Türkiye’nin en çok güvenilen ünlülerini açıklıyoruz biliyorsunuz. Tutarlı ve güvenilir listeler kuşkusuz. Ama temel bir eksikliği olduğunu düşünüyorum. Güven öyle sıralama yapılacak lineer bir şey değil, bunu artık biliyoruz.
Kısa bir süre sonra seçim yapılacak ve Türkiye’nin yeni cumhurbaşkanı seçilecek. Ülkeyi yönetmek için seçeceğimiz kişiye Türkiye’nin en çok güvendiği kişi diyebilir miyiz? Eksik geldi değil mi? Bu sebeple demografik, coğrafi birçok kırılımda kimin nerede güçlü olduğuna bakıyoruz.
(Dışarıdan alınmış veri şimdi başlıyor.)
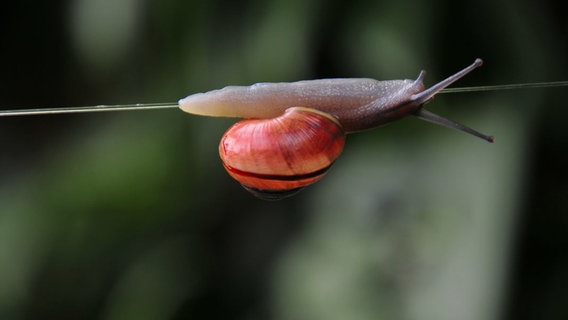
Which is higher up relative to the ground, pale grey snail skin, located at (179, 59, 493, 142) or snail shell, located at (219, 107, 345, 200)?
pale grey snail skin, located at (179, 59, 493, 142)

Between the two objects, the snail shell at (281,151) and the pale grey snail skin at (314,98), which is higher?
the pale grey snail skin at (314,98)

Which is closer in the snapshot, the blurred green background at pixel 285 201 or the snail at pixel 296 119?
the snail at pixel 296 119

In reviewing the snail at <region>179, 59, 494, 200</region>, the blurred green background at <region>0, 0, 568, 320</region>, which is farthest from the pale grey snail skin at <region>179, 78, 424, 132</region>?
the blurred green background at <region>0, 0, 568, 320</region>

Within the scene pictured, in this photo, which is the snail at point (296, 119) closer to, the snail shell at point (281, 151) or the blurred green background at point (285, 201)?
the snail shell at point (281, 151)

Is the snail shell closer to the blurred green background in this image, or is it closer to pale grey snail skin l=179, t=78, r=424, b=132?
pale grey snail skin l=179, t=78, r=424, b=132

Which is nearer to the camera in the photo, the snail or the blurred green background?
the snail

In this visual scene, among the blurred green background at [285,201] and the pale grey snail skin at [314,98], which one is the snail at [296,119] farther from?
the blurred green background at [285,201]

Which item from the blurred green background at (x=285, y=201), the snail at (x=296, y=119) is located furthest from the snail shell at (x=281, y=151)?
the blurred green background at (x=285, y=201)
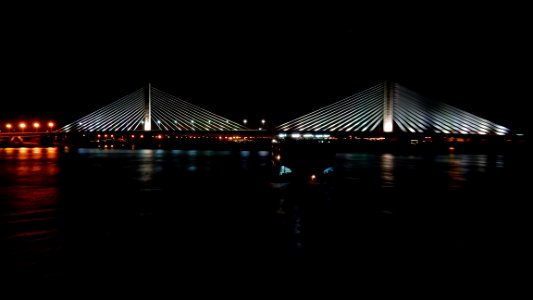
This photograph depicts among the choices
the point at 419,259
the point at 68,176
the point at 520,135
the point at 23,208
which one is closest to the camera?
the point at 419,259

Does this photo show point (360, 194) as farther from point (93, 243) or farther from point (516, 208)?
point (93, 243)

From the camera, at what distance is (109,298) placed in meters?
4.66

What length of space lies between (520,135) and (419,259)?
187ft

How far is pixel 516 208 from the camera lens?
10.7m

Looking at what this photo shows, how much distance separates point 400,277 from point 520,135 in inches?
2275

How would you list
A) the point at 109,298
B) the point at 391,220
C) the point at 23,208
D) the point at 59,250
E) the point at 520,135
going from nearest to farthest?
1. the point at 109,298
2. the point at 59,250
3. the point at 391,220
4. the point at 23,208
5. the point at 520,135

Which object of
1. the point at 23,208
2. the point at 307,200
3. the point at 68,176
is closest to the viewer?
the point at 23,208

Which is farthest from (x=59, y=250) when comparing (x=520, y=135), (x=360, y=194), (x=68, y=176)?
(x=520, y=135)

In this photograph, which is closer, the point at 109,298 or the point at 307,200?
the point at 109,298

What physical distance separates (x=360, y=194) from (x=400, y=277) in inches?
304

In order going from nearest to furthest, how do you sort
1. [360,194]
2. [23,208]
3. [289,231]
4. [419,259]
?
[419,259], [289,231], [23,208], [360,194]

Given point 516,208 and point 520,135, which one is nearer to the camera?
point 516,208

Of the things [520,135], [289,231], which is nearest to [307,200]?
[289,231]

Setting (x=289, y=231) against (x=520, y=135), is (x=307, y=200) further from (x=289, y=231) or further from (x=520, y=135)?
(x=520, y=135)
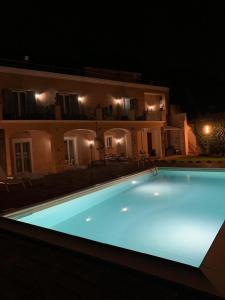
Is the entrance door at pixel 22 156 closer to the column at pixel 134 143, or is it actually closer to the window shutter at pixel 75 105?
the window shutter at pixel 75 105

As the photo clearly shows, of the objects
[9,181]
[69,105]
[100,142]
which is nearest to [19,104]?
[69,105]

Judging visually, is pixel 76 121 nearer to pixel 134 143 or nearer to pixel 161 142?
pixel 134 143

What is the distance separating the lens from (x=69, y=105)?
17766mm

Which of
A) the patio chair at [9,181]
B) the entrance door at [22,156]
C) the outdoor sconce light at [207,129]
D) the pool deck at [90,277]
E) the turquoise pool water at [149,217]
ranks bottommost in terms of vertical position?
the turquoise pool water at [149,217]

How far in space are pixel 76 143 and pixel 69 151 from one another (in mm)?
772

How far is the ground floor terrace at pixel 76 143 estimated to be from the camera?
49.1 ft

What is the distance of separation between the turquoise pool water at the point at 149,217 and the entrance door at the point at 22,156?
7.32 m

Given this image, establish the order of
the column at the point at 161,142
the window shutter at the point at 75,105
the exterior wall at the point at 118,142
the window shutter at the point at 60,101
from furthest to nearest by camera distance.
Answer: the column at the point at 161,142 < the exterior wall at the point at 118,142 < the window shutter at the point at 75,105 < the window shutter at the point at 60,101

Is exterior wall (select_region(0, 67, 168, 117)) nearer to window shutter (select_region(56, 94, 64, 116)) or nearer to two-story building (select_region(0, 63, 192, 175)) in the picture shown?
two-story building (select_region(0, 63, 192, 175))

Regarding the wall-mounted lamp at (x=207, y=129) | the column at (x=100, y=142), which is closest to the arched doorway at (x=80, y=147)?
the column at (x=100, y=142)

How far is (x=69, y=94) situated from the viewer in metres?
17.8

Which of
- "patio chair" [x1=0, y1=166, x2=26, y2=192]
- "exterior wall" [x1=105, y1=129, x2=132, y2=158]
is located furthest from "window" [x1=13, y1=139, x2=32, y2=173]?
"exterior wall" [x1=105, y1=129, x2=132, y2=158]

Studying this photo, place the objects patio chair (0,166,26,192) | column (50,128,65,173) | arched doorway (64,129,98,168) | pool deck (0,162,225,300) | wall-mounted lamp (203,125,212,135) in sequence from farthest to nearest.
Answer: wall-mounted lamp (203,125,212,135)
arched doorway (64,129,98,168)
column (50,128,65,173)
patio chair (0,166,26,192)
pool deck (0,162,225,300)

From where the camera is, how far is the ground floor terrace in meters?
15.0
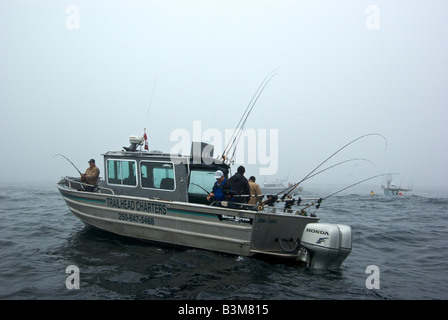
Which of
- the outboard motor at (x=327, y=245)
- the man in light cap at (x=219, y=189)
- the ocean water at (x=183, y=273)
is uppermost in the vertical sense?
the man in light cap at (x=219, y=189)

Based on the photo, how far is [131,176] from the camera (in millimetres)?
9656

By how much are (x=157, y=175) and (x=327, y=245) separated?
189 inches

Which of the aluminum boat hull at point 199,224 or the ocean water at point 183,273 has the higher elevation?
the aluminum boat hull at point 199,224

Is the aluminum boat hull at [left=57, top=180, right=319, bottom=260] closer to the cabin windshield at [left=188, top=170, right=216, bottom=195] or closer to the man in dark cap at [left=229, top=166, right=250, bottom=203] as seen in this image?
the man in dark cap at [left=229, top=166, right=250, bottom=203]

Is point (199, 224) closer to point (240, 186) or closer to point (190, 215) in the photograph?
point (190, 215)

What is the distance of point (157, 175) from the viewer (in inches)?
366

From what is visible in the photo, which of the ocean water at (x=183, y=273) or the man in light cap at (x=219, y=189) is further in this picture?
the man in light cap at (x=219, y=189)

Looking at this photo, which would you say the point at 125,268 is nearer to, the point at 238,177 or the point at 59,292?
the point at 59,292

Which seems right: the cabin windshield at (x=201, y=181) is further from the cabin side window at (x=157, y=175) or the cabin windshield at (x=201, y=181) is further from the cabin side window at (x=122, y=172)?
the cabin side window at (x=122, y=172)

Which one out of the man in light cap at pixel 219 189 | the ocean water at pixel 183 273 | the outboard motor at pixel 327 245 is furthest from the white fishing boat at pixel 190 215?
the ocean water at pixel 183 273

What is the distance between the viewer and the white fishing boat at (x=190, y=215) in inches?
288

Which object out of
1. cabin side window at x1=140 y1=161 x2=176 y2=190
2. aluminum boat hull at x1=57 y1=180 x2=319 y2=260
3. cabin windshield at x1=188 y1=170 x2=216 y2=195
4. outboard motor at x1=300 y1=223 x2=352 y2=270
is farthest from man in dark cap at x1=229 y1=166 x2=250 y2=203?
cabin side window at x1=140 y1=161 x2=176 y2=190

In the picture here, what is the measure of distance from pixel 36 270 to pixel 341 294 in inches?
245
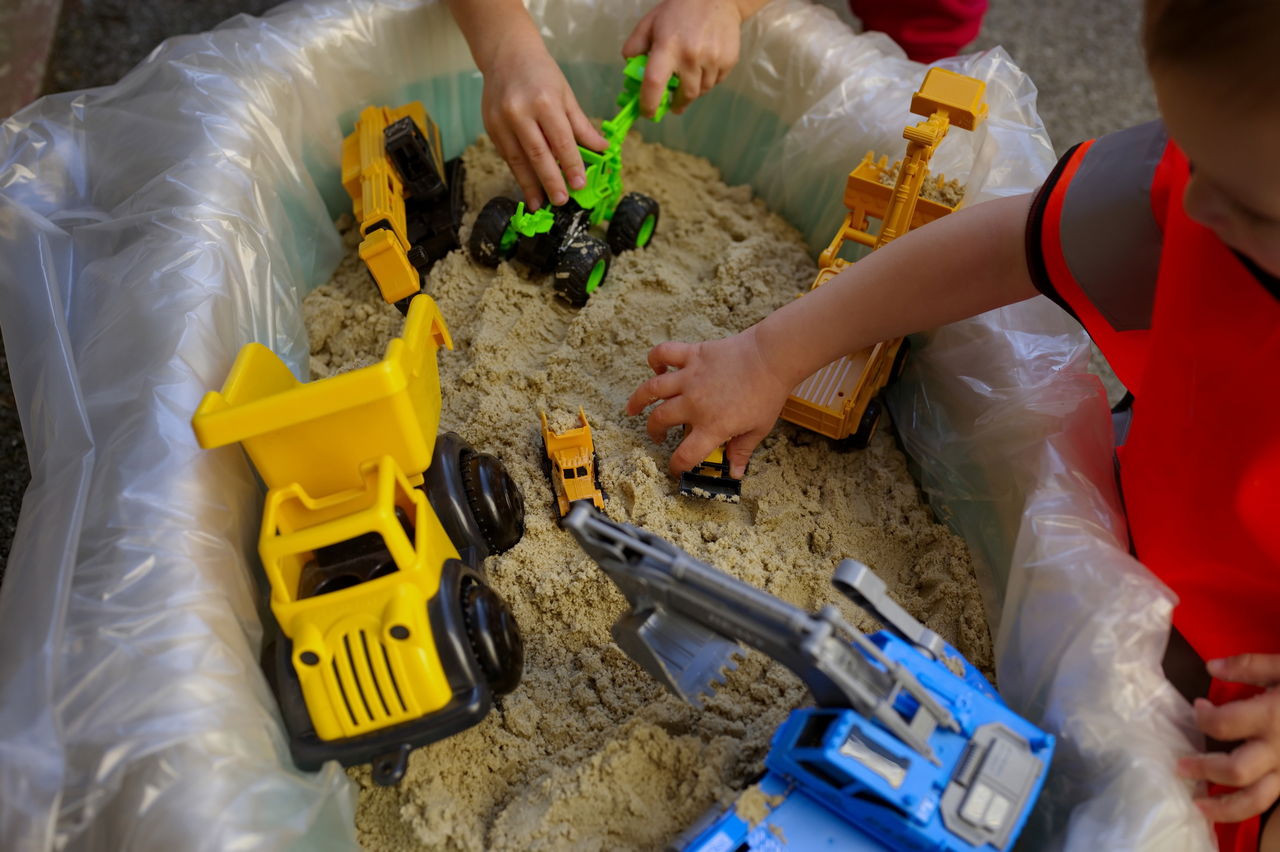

Birilerinin çok sevdiği, rakipsiz gördüğü bir lider başka bir anlam dünyasında çok olumsuz algılanabiliyor.
Bu, siyasetle sınırlı bir davranış biçimi değil. Uğur Dündar’a güvenenler ile Kerem Alışık’a güvenenler, Acun Ilıcalı’ya güvenenler ile Haluk Levent’e güvenenler… Düz bir sıralamanın ötesinde toplumsal katmanlara dair çok daha fazla içgörü yaratabiliyor.
Deprem sonrası değişen güven ağları
Örneğin deprem sonrası bu güven ağlarının nasıl dönüştüğüyle ilgili bir çalışma yaptık, Petrol Ofisi için. Siz bu yazıyı okuduğunuzda TÜAD Zirvesi’nde bulguların bir kısmını açıklamış olacağız. Çalışmanın liderliğini üstlenen Işıl Karaaslan’ın yazısını da MediaCat’in bu sayısında bulabilirsiniz. Güven ağları haritasındaki deprem öncesi gruplanmaları incelediğimizde kuzeyden güneye politika ilgisinin azaldığını, kuzeydeki politik anlam dünyasının batıdan doğuya ev ekonomisi, sivil toplum, muhalefet, iktidar, devlet kurumları şeklinde dağıldığını görüyoruz. Güney yarımküredeki görece politik ilginin düşük olduğu segmentlerde ise batıdan doğuya TV dünyasının ünlüleri, Instagram ünlüleri, sevgili Işıl’ın “Adamlık” adını verdiği erkek anlam dünyası, gamer ve YouTuber’lar ve en uçta futbol evrenini görüyoruz. Bazı güvenilir ünlülerin yerlerine baktığımızda Haluk Levent’in bir sivil toplum örgütü lokasyonuna sahip olduğunu, Acun Ilıcalı’nın haritanın merkezine yerleştiğini, Cumhurbaşkanı Recep Tayyip Erdoğan’ın siyasi bir figürden ziyade “Adamlık” segmentine yakın bir pop figür olarak diğer siyasilerden ayrıştığını görüyoruz -ki bunu geçen yıl Mehmet Ali Çalışkan’la beraber Brand Week Istanbul’da yaptığımız sunumda da paylaşmıştık.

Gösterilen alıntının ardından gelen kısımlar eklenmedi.